§ **ЗАДАНИЯ**
1: Ответьте на вопросы по отрывку.
(a) Что, по словам Сергея Лебедева, должно произойти с телом?
(b) Какие грибы искали в лесу по цитате?
(c) Что нес Второй дед на прогулке за грибами?
2: Перепишите из отрывка без изменений текст, начиная со слов «Сергей Лебедев: Тело» и заканчивая словами «этой последней точкой.».

§ **ВЫБРАННЫЙ ОТРЫВОК**
"""

Сергей Лебедев: Тело есть последняя Богом данная улика, нет тела – нет ничего. И я надеюсь, что мы найдем в себе силы и возможности вернуться к вещам, которые могут казаться даже архаичными сейчас, к тому, как жили предки. Тело должно быть похоронено. И Дмитриев возвращает нас к этой последней простоте, к тому, что память в основе своей все равно имеет расследование, нахождение и тождество, когда ищущий встречается с этой последней точкой.
Елена Фанайлова: И еще попрошу вас по цитате…
Сергей Лебедев: "Второй дед осторожно приближал меня к себе; он попросил, чтобы в прогулках и делах, когда есть возможность, я сопровождал его, и получил согласие родителей. Я не просто стал его поводырем – я вынужденно проходил его дорогами, двигался его орбитами. Иным показалось бы, что я веду его, слепого, но на самом деле он вел меня; мы могли пойти за грибами, я искал белые или подосиновики, Второй дед нес корзину, и встреченные грибники умилялись, хвалили меня за участие и заботу; но я-то знал, что я – слеп, а Второй дед видит, что делает, видит недоступные мне собственные намерения. В лесу в жаркий день липла на лицо паутина, и мне казалось, что эта паутина – овеществленные замыслы Второго деда, и я счищал ее, умывался черной гнилой водой из ям, лишь бы не чувствовать этих нитей; в ранние сумерки – мы могли гулять долго – лес превращался в наслоения теней, между стволами возникали чернильные роднички темноты, и я даже успокаивался – теперь не нужно было ждать подвоха, уходило мучительное ощущение, что солнечный день – только обманка, что мы вдвоем идем каким-то другим пространством, которое лишь видится светлым. Я брел за белеющей в сумерках фигурой и знал, что именно так – тьма, бесформенность, незримые касания трав и ветвей – и выглядит по-настоящему все вокруг".

"""

§ **СОБРАННЫЕ ДАННЫЕ**
"""

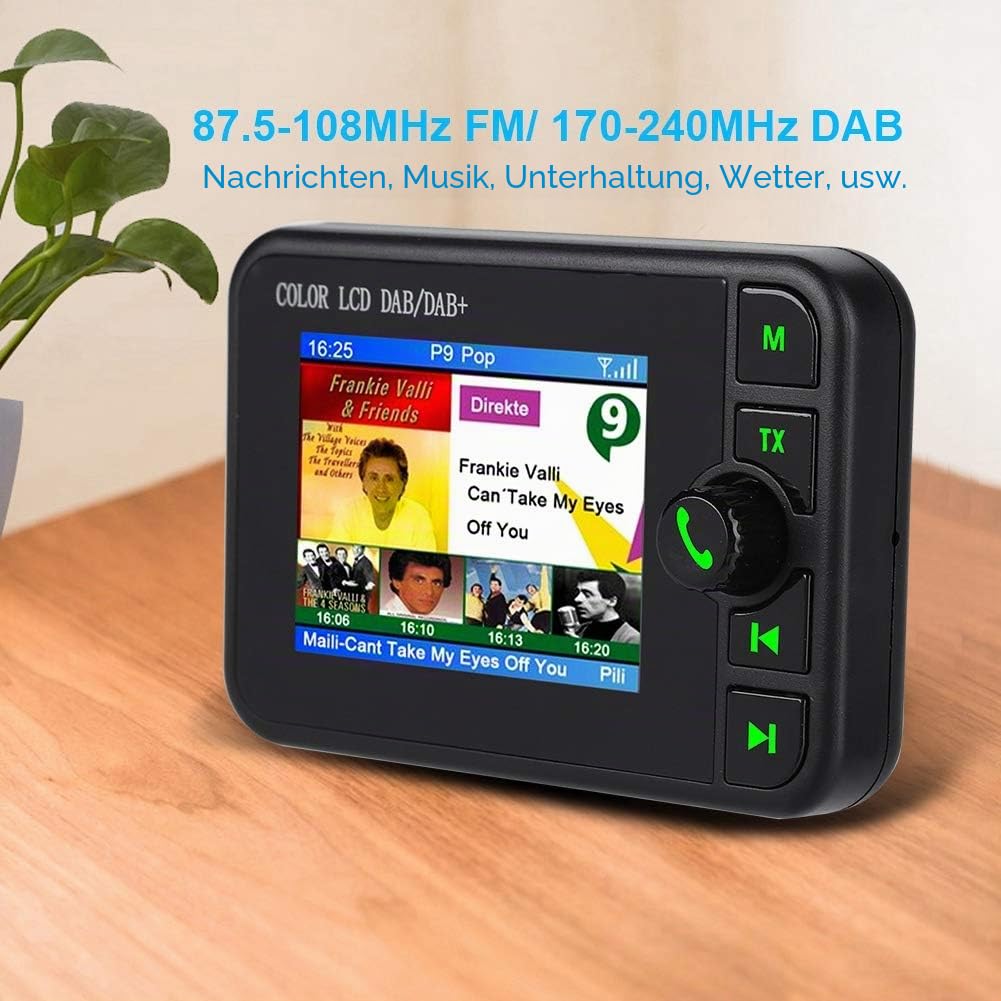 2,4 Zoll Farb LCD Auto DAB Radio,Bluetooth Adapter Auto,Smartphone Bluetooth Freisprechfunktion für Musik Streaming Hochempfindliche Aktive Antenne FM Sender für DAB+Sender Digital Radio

"""

§ **ОТВЕТЫ К ЗАДАНИЯМ**
1:
(a) Тело должно быть похоронено.
(b) Белые или подосиновики.
(c) Корзину.

2:
Сергей Лебедев: Тело есть последняя Богом данная улика, нет тела – нет ничего. И я надеюсь, что мы найдем в себе силы и возможности вернуться к вещам, которые могут казаться даже архаичными сейчас, к тому, как жили предки. Тело должно быть похоронено. И Дмитриев возвращает нас к этой последней простоте, к тому, что память в основе своей все равно имеет расследование, нахождение и тождество, когда ищущий встречается с этой последней точкой.